Content starts

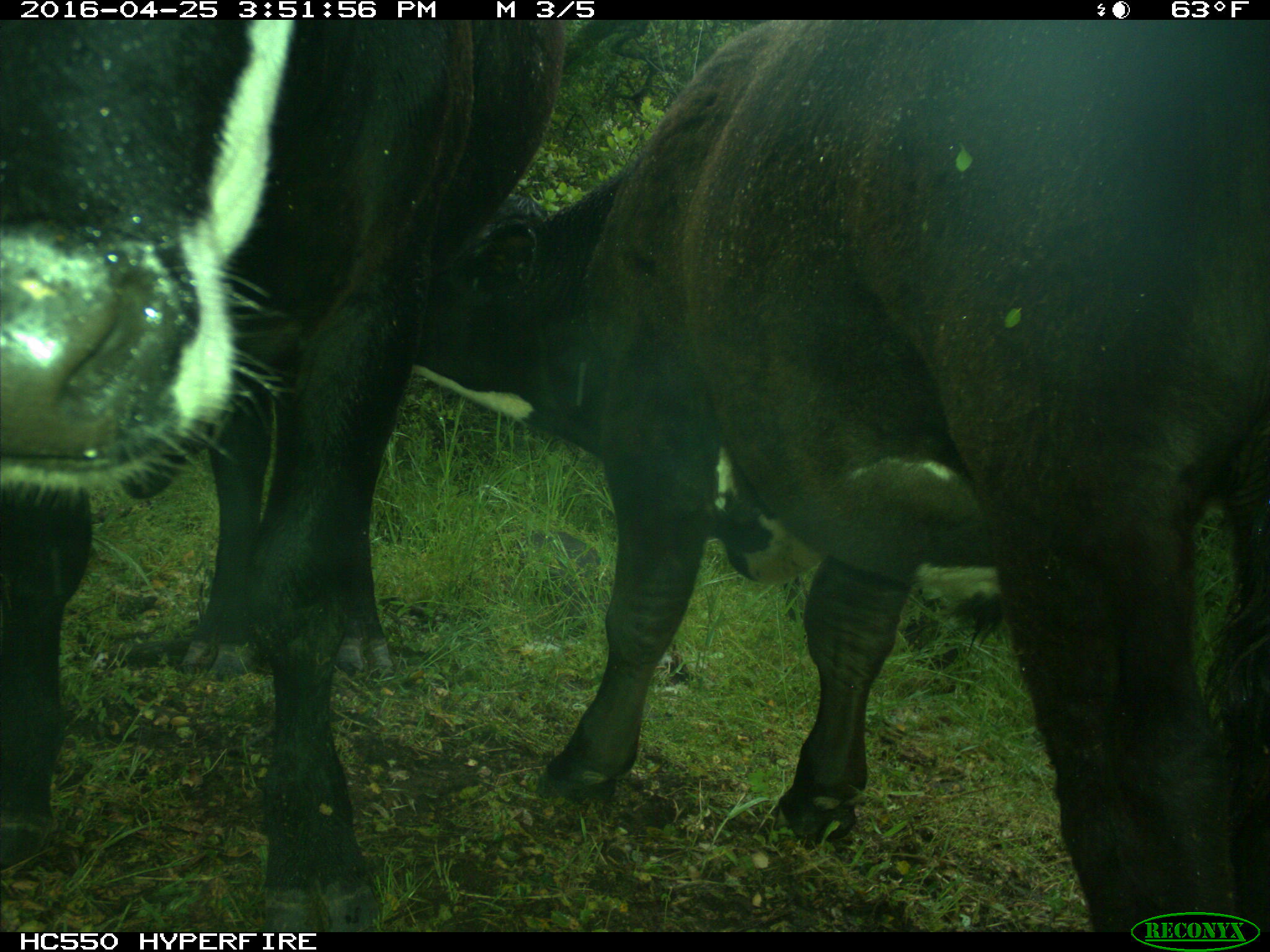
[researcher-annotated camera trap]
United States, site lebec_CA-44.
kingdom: Animalia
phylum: Chordata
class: Mammalia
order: Artiodactyla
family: Bovidae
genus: Bos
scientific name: Bos taurus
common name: domestic cow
Bos taurus (domestic cow).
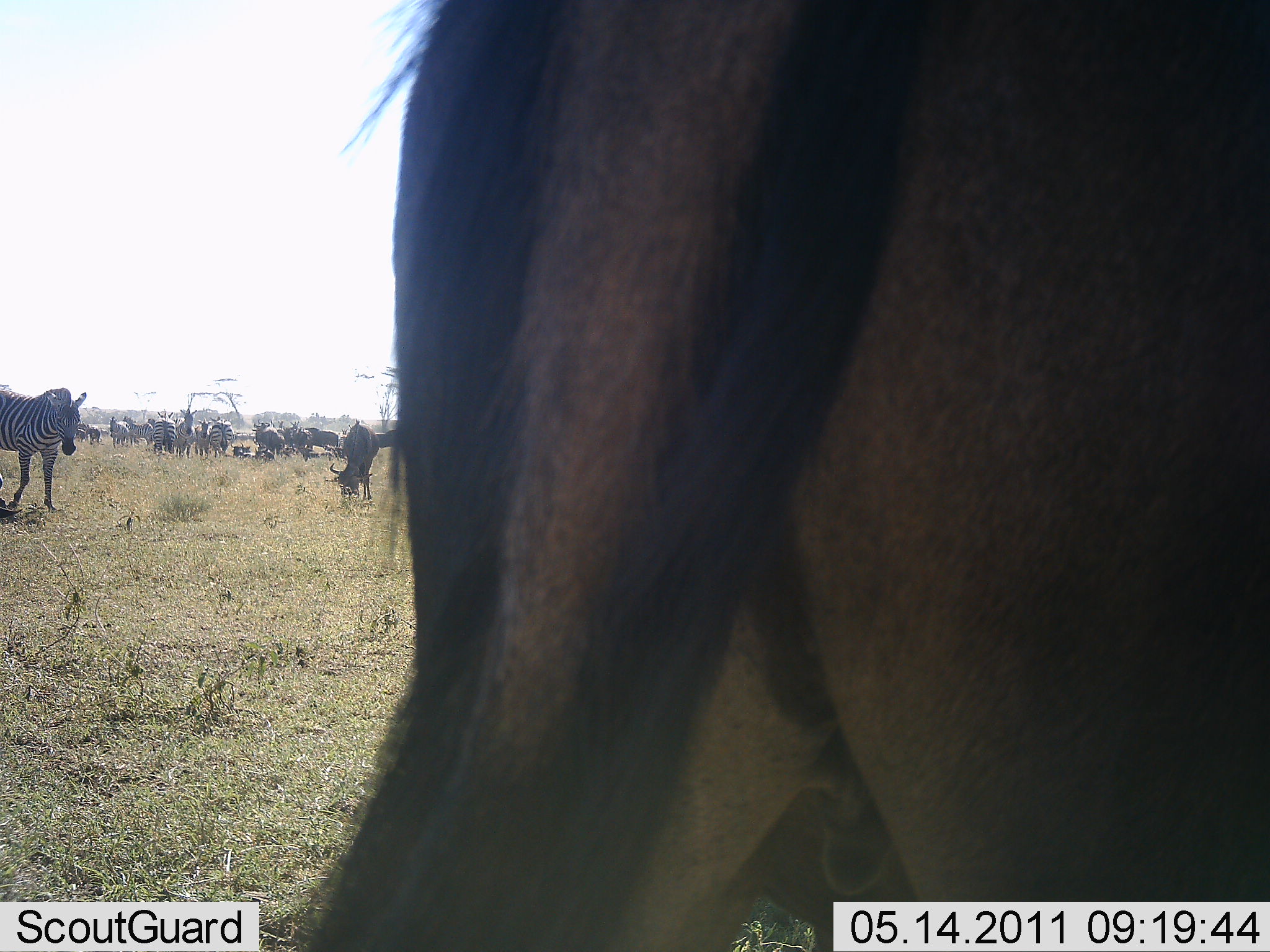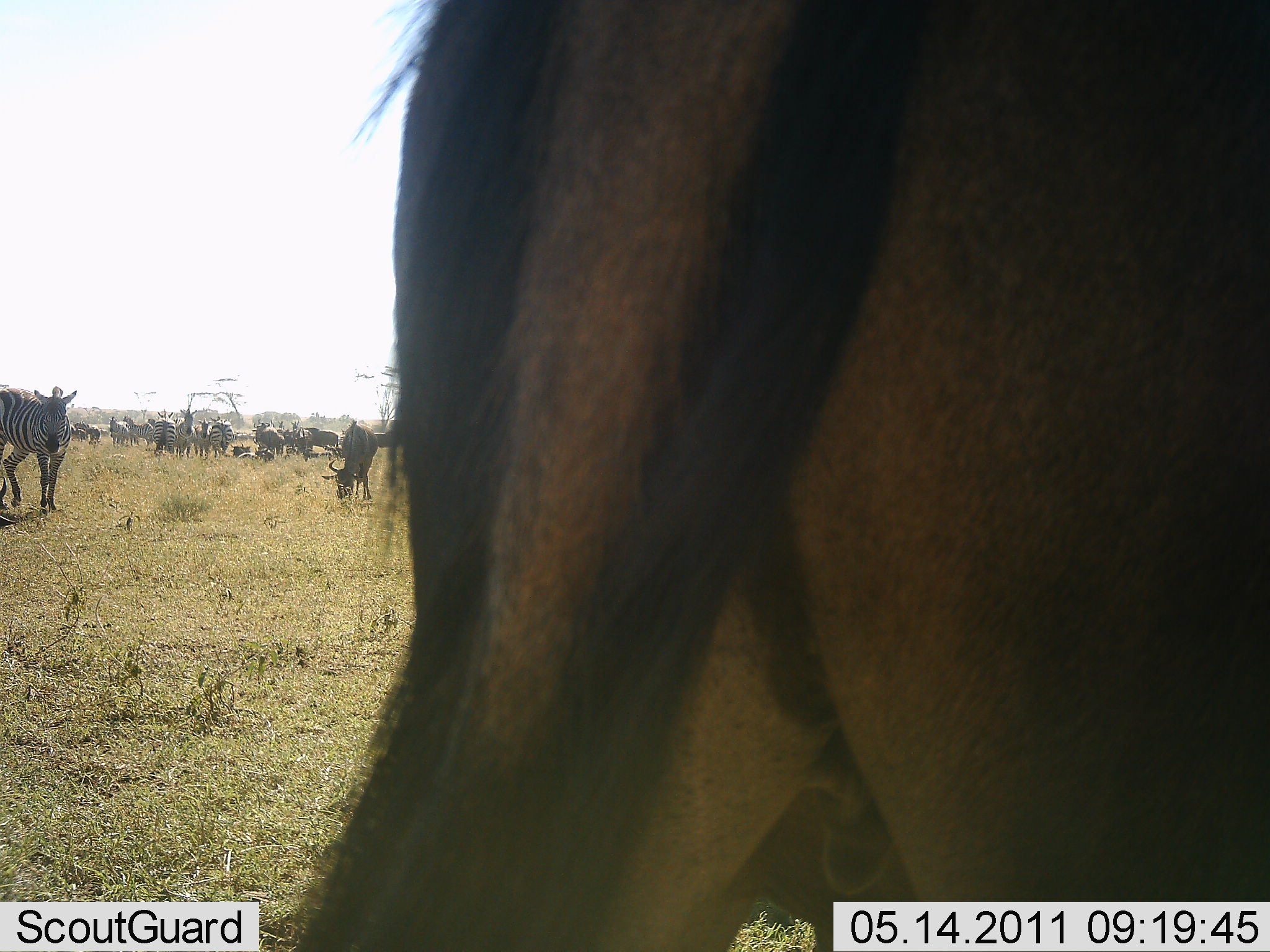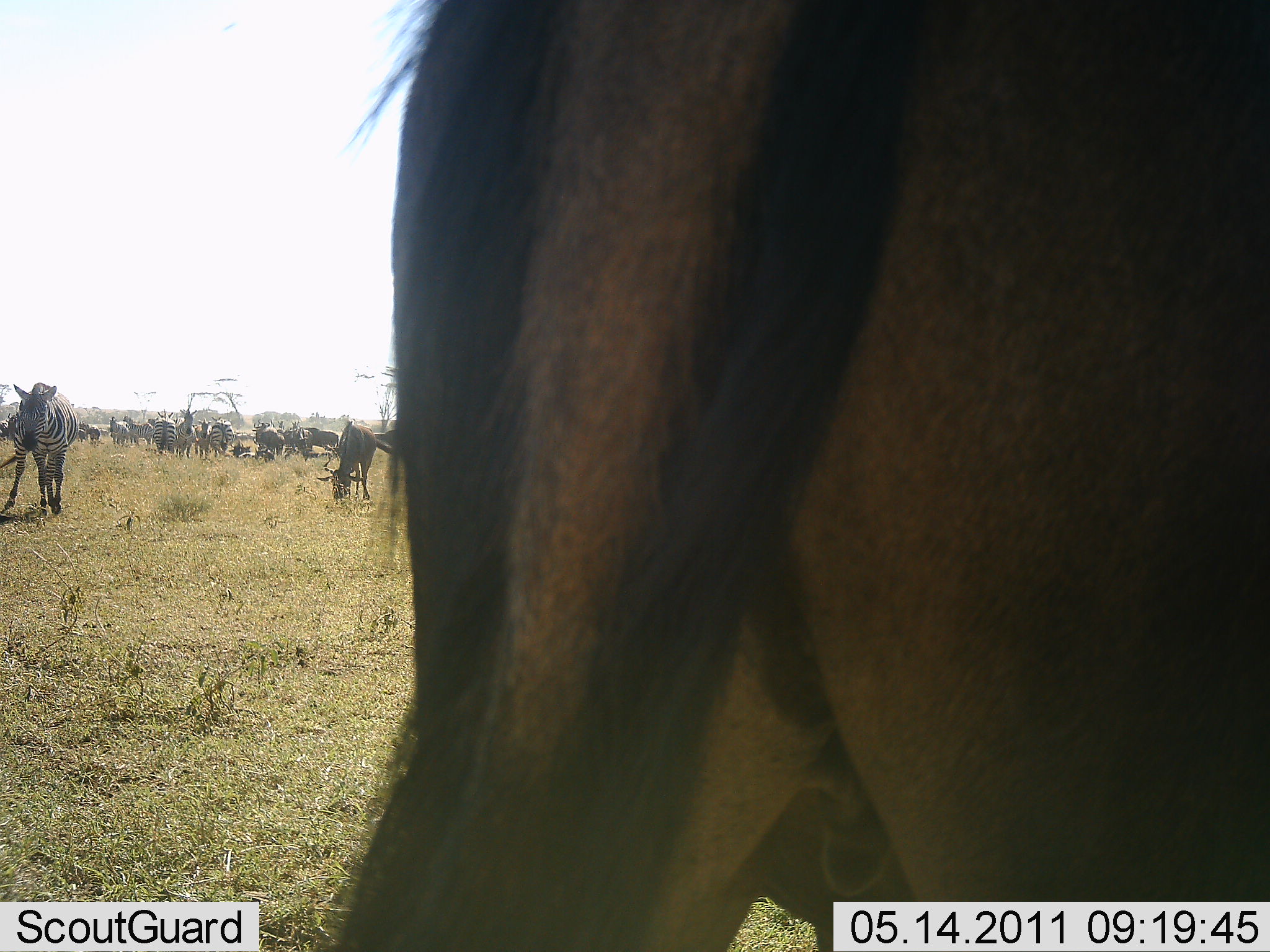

Content ends

Task statement — Copy the listing above word for word. Do not include the pictures.

Result —
[researcher-annotated camera trap]
United States, site lebec_CA-44.
kingdom: Animalia
phylum: Chordata
class: Mammalia
order: Artiodactyla
family: Bovidae
genus: Bos
scientific name: Bos taurus
common name: domestic cow
Bos taurus (domestic cow).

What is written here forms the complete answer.